◆ **文本摘录**:
----

这个叔叔家中兄弟四个,他是家里的老大,也是规划好了要赡养其中一个老人的孩子之一,另一个是老四。农村的另一个约定俗成的规矩,是谁养老人谁“打发”老人,也就是丧葬的主事者。其他的孩子当然也有义务,通常是协助的角色。然而事情总是跟想象中和规划的并不一样,母亲在他的家中安然离去,后事也顺顺当当地安排完。只剩下父亲的时候,便被老四家接了回去。但显然,父亲在老四家里活得很“稀活”(方言“可怜”的意思),吃不得吃、穿不得穿,一日日过得只能用“活着”来形容。于是他便跟老四商量着,把老人送到养老院里,一个月1300块钱,他分担一半。送过去之后,老大就先把前半年的钱付了,等到后半年的时候,老四迟迟不肯出钱,老大便又掏了三个月的钱。这事儿到了,老四也不愿意出钱,便把老人接回了家里,继续着之前可怜的生活。之后魔幻的一幕便出现了,老人在世的五年里,都是前9个月老大出钱去养老院住,后3个月老四接回家里,如此往复。而在老父亲的送终的过程里,丧葬相关的费用,却是老四跟老大借钱完成的,多年过去,至今未还。

----

◆ **数据摘录**:
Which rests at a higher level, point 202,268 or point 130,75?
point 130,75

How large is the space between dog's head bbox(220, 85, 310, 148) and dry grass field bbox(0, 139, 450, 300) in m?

----

◆ **练习题目**: 将上方讲述兄弟几人赡养老父一事的文本摘录逐字完整地返回。

◆ **练习答复**:
这个叔叔家中兄弟四个,他是家里的老大,也是规划好了要赡养其中一个老人的孩子之一,另一个是老四。农村的另一个约定俗成的规矩,是谁养老人谁“打发”老人,也就是丧葬的主事者。其他的孩子当然也有义务,通常是协助的角色。然而事情总是跟想象中和规划的并不一样,母亲在他的家中安然离去,后事也顺顺当当地安排完。只剩下父亲的时候,便被老四家接了回去。但显然,父亲在老四家里活得很“稀活”(方言“可怜”的意思),吃不得吃、穿不得穿,一日日过得只能用“活着”来形容。于是他便跟老四商量着,把老人送到养老院里,一个月1300块钱,他分担一半。送过去之后,老大就先把前半年的钱付了,等到后半年的时候,老四迟迟不肯出钱,老大便又掏了三个月的钱。这事儿到了,老四也不愿意出钱,便把老人接回了家里,继续着之前可怜的生活。之后魔幻的一幕便出现了,老人在世的五年里,都是前9个月老大出钱去养老院住,后3个月老四接回家里,如此往复。而在老父亲的送终的过程里,丧葬相关的费用,却是老四跟老大借钱完成的,多年过去,至今未还。